Voting is done by making a little “X” BESIDE the name of the candidate you want. No one has to get pregnant. No one has to invade Chad.
I drove to Boston a couple weeks ago. While getting gas near Kennebunkport, I checked the pressure in my tires using a little gage I bought at Canadian Tire. The attendant told me he had never seen anyone check their tire pressure before. But here, we do it once a month or so.
That aerosol cheese is gross.

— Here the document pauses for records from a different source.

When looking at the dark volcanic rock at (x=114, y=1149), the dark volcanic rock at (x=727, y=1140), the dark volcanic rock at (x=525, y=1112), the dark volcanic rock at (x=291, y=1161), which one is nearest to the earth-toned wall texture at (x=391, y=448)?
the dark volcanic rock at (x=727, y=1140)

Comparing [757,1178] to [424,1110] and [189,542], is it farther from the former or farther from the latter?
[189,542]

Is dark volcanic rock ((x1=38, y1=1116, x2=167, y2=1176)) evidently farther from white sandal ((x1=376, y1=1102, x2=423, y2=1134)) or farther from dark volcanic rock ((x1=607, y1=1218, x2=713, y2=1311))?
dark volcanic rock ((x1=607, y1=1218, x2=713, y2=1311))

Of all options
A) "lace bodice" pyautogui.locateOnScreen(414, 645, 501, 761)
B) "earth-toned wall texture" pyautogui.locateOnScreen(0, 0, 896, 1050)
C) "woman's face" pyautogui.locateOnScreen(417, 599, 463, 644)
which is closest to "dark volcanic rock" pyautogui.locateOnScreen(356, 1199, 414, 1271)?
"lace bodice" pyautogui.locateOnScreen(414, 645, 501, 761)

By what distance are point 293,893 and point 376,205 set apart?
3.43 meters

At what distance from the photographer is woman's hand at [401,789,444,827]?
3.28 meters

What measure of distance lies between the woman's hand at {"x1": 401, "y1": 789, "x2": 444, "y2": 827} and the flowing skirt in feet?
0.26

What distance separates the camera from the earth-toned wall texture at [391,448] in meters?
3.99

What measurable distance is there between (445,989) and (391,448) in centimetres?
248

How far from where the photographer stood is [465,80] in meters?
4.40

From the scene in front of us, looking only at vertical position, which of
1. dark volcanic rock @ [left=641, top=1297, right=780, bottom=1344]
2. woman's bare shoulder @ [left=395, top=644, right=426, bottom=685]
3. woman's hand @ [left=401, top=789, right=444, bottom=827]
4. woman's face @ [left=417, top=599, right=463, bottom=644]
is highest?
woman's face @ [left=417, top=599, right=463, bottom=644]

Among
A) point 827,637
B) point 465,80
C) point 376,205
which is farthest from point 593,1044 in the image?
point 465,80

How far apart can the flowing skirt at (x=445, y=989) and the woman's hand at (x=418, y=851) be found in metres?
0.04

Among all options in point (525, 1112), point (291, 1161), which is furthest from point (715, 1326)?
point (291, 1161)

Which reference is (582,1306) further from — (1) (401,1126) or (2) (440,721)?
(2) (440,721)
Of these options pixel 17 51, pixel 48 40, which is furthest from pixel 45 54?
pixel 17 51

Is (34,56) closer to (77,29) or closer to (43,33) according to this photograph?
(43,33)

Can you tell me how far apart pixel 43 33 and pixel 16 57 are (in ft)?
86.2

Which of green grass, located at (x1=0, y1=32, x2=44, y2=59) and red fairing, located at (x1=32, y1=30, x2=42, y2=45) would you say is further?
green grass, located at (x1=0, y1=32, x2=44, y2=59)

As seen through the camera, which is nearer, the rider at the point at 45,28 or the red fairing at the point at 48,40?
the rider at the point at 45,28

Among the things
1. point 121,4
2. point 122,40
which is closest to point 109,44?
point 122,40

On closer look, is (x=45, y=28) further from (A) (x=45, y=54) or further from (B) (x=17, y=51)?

So are Circus Peanuts.
That there is NO building in Toronto named the “CNN Tower”
That there has never been a Canadian Prime Minister with the name “Jean Poutine”
That it is not necessarily a better deal to buy twelve pounds of salted Jalapeno pork rinds for eighteen dollars than no salted pork rinds at no cost
That Alex Trebek is a bit of a thickie if you see him on games shows other than Jeopardy
That Family Feud is funded by people promoting their views on eugenics.
That Cleveland still sucks, and is pretty flat despite the fact all its neighbourhoods are called ‘Something Heights’.
That guns and people both kill people if used properly.
That the guy on Scooby Doo who dresses up like a zombie to scare people away so he could clear the gold out of the abandoned mine could have just done so quietly and would have gotten away with it if he hadn’t dressed up like a zombie in the first place
That “Zed” is both a character in Pulp Fiction and the alphabet.
That it is possible to enjoy an entertainer and not be particularly interested in their views on world geopolitics.
That vinegar tastes good on French fries.
That the soft, fluffy things go on the end of your feet before the hard, crunchy things.